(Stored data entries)
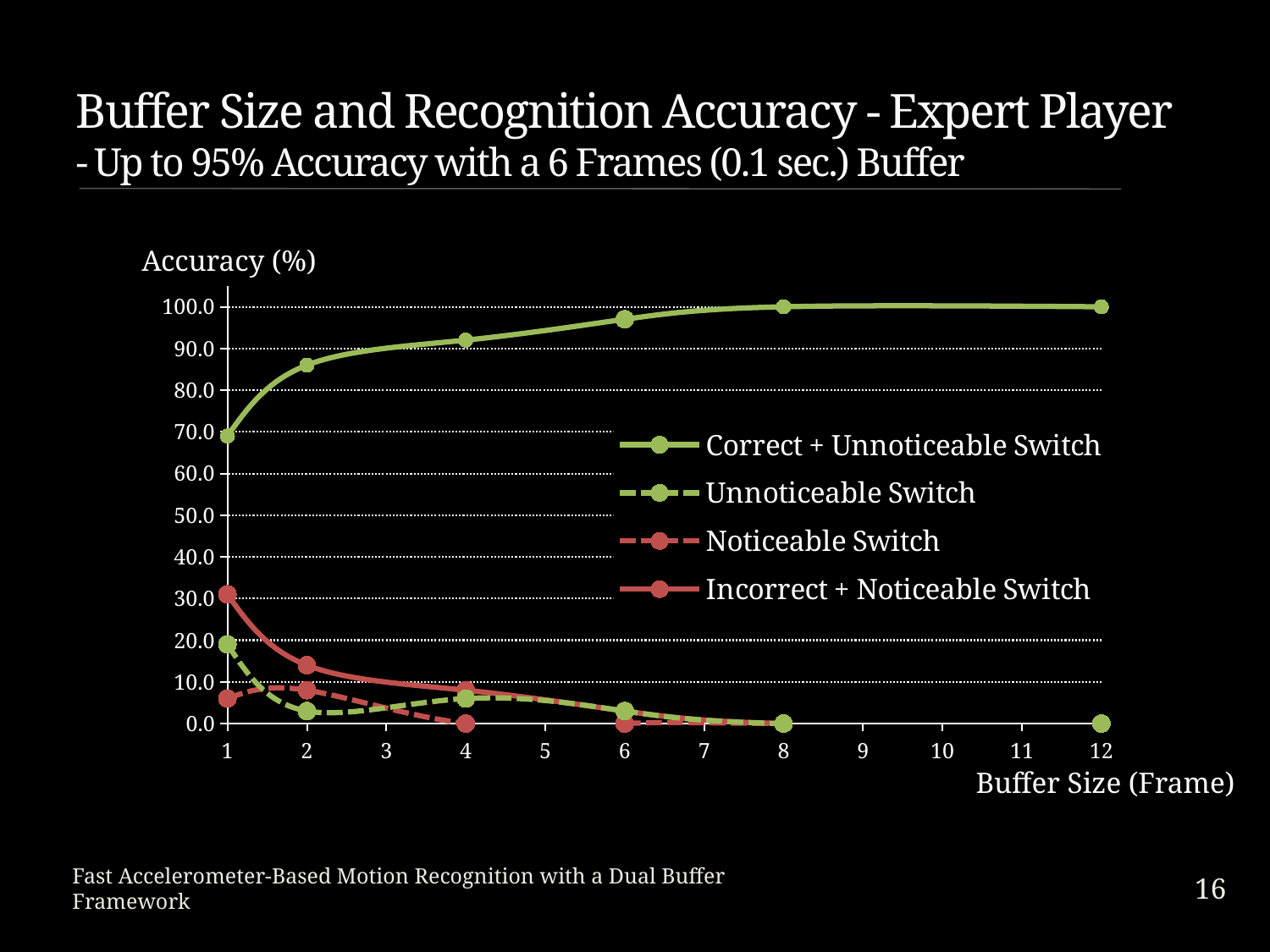
What is the value of the Incorrect + Noticeable Switch series at buffer size 8? 0.0 What is the value of the Correct + Unnoticeable Switch series at buffer size 12? 100.0 What is the value of the Correct + Unnoticeable Switch series at buffer size 8? 100.0 Is the value of the Incorrect + Noticeable Switch series at buffer size 1 greater or less than 20.0? greater What is the label of the x axis? Buffer Size (Frame) How many series does the legend list? 4 At buffer size 1, which is larger: Correct + Unnoticeable Switch or Incorrect + Noticeable Switch? Correct + Unnoticeable Switch What kind of chart is shown on the slide? line chart Does the Correct + Unnoticeable Switch series rise or fall as buffer size increases? rise Does the Incorrect + Noticeable Switch series rise or fall as buffer size increases? fall How many buffer sizes are labelled on the x axis? 12 Is the value of the Correct + Unnoticeable Switch series at buffer size 2 greater or less than 80.0? greater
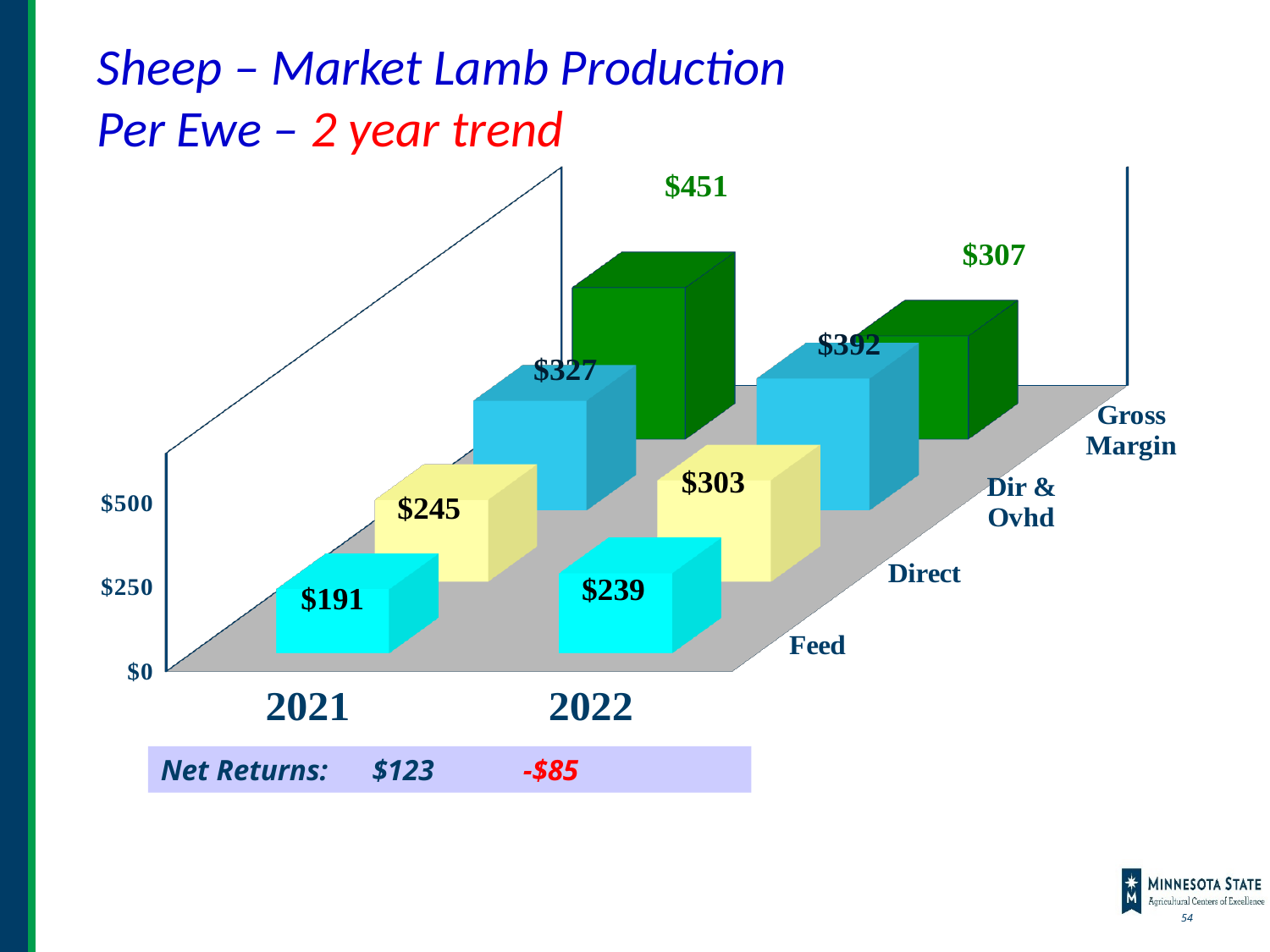
Which series has the lowest value in 2022? Feed What is the Gross Margin value for 2022? $307 What is the difference between the Gross Margin values for 2021 and 2022? $144 Which series has the highest value in 2021? Gross Margin What kind of chart is shown on the slide? Bar chart Does the Gross Margin value rise or fall from 2021 to 2022? Fall How many years are shown on the x axis? 2 What is the Direct value for 2021? $245 Which is larger, the Direct value for 2022 or the Dir & Ovhd value for 2021? Dir & Ovhd value for 2021 What is the Feed value for 2021? $191 What is the Dir & Ovhd value for 2022? $392 What is the difference between the Feed values for 2022 and 2021? $48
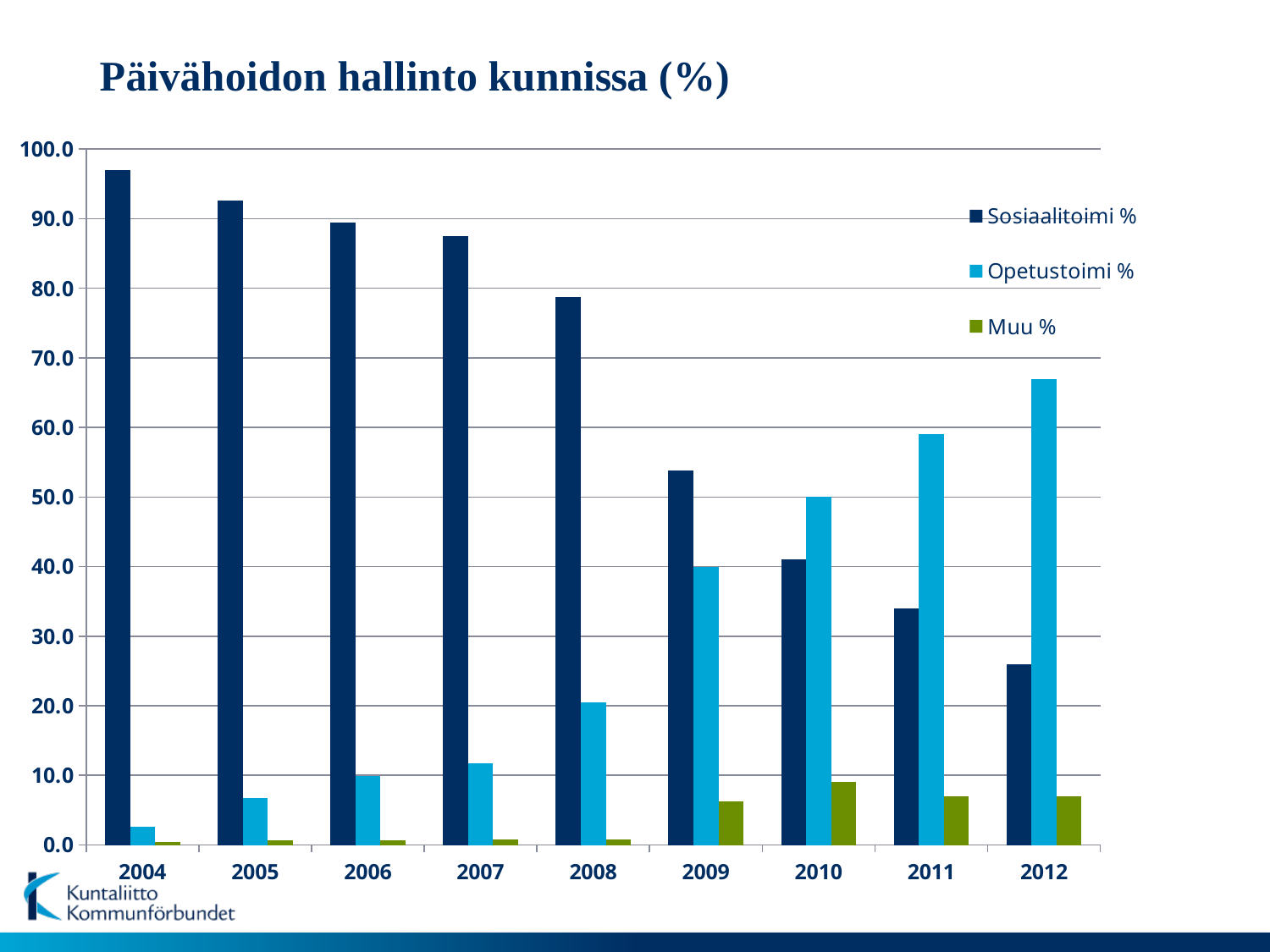
How many years are shown on the x axis? 9 Which year has the highest value for Opetustoimi %? 2012 Is the value for Opetustoimi % in 2011 greater or less than 50.0? greater Which year has the lowest value for Sosiaalitoimi %? 2012 What kind of chart is shown on the slide? bar chart How many series does the legend list? 3 Which year has the lowest value for Opetustoimi %? 2004 Is the value for Sosiaalitoimi % in 2008 greater or less than 70.0? greater Which year has the highest value for Sosiaalitoimi %? 2004 Does the value for Sosiaalitoimi % rise or fall from 2004 to 2012? fall In 2012, which is larger: Sosiaalitoimi % or Opetustoimi %? Opetustoimi % In 2009, which is larger: Sosiaalitoimi % or Opetustoimi %? Sosiaalitoimi %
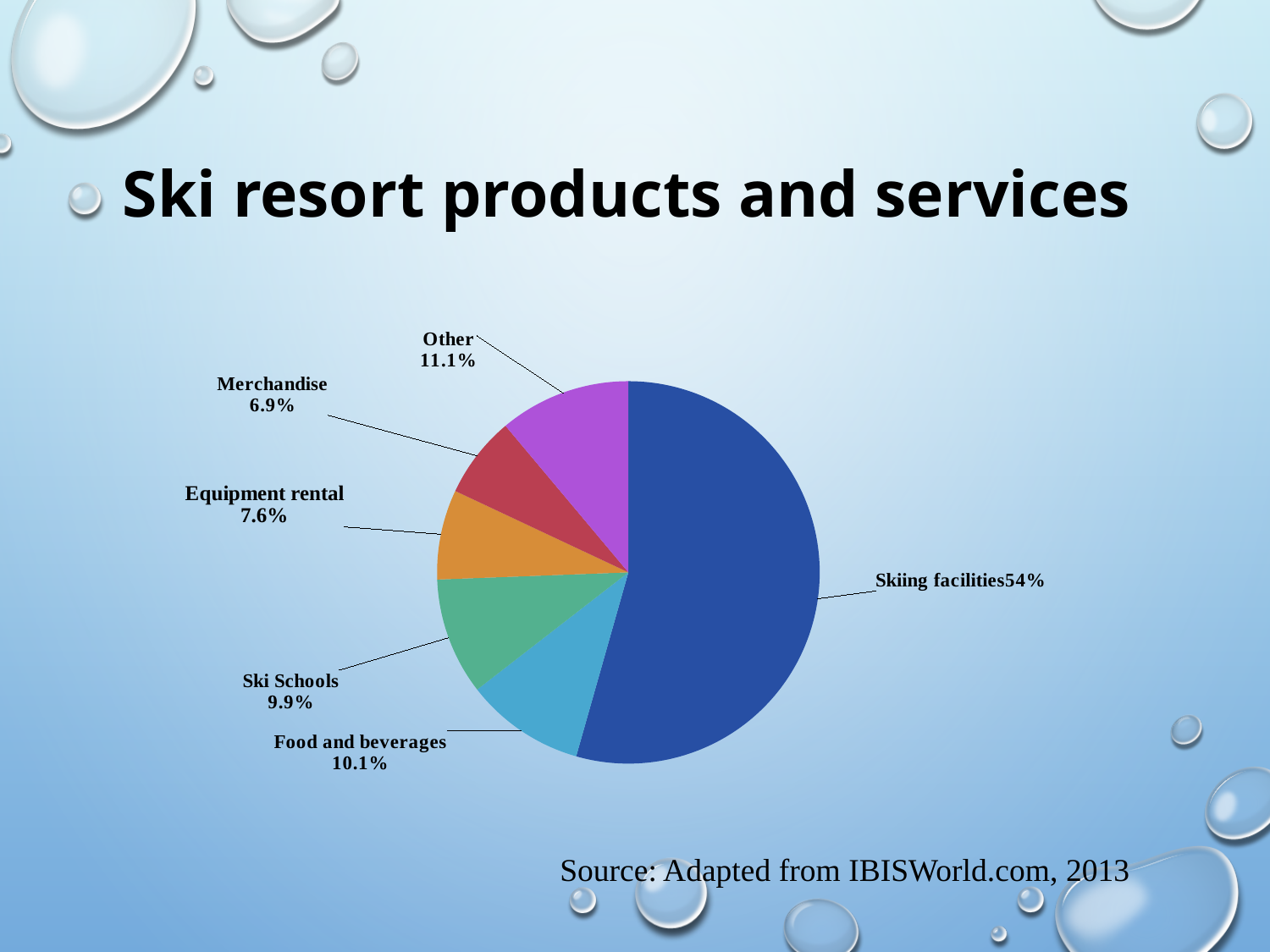
What is the value for Other? 11.1% What share of the pie does Skiing facilities represent? 54% Which is larger, the share for Equipment rental or the share for Ski Schools? Ski Schools Which category has the largest share of the pie? Skiing facilities How many categories are shown in the pie chart? 6 What is the value for Ski Schools? 9.9% What is the value for Food and beverages? 10.1% What is the difference between the shares for Other and Merchandise? 4.2% What type of chart is shown on the slide? pie chart What is the value for Equipment rental? 7.6% Which category has the smallest share of the pie? Merchandise What is the value for Merchandise? 6.9%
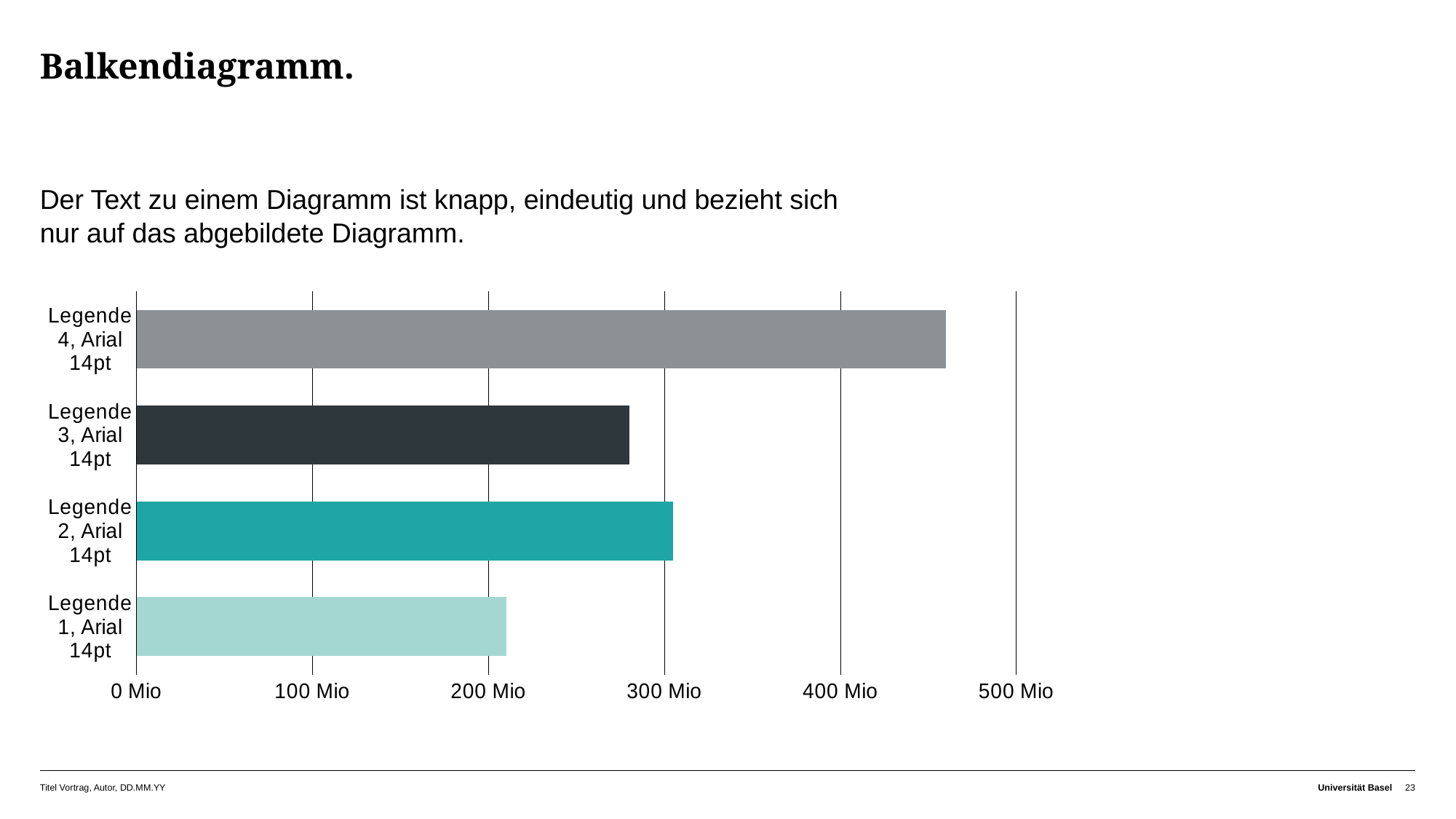
Is the value for Legende 4, Arial 14pt greater or less than 400 Mio? greater What kind of chart is shown on the slide? bar chart Is the value for Legende 3, Arial 14pt greater or less than 300 Mio? less How many bars does the chart show? 4 Which category has the lowest value? Legende 1, Arial 14pt Is the value for Legende 1, Arial 14pt greater or less than 300 Mio? less Which category has the highest value? Legende 4, Arial 14pt Which is larger, the value for Legende 1, Arial 14pt or the value for Legende 4, Arial 14pt? Legende 4, Arial 14pt What is the title of the slide containing the chart? Balkendiagramm. Which is larger, the value for Legende 2, Arial 14pt or the value for Legende 3, Arial 14pt? Legende 2, Arial 14pt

* _WHAT YOU SHOULD DO_: Please count the lines in the data above that contain the word "Direct", and reply with only that number.

* _ANSWER BELOW_: 1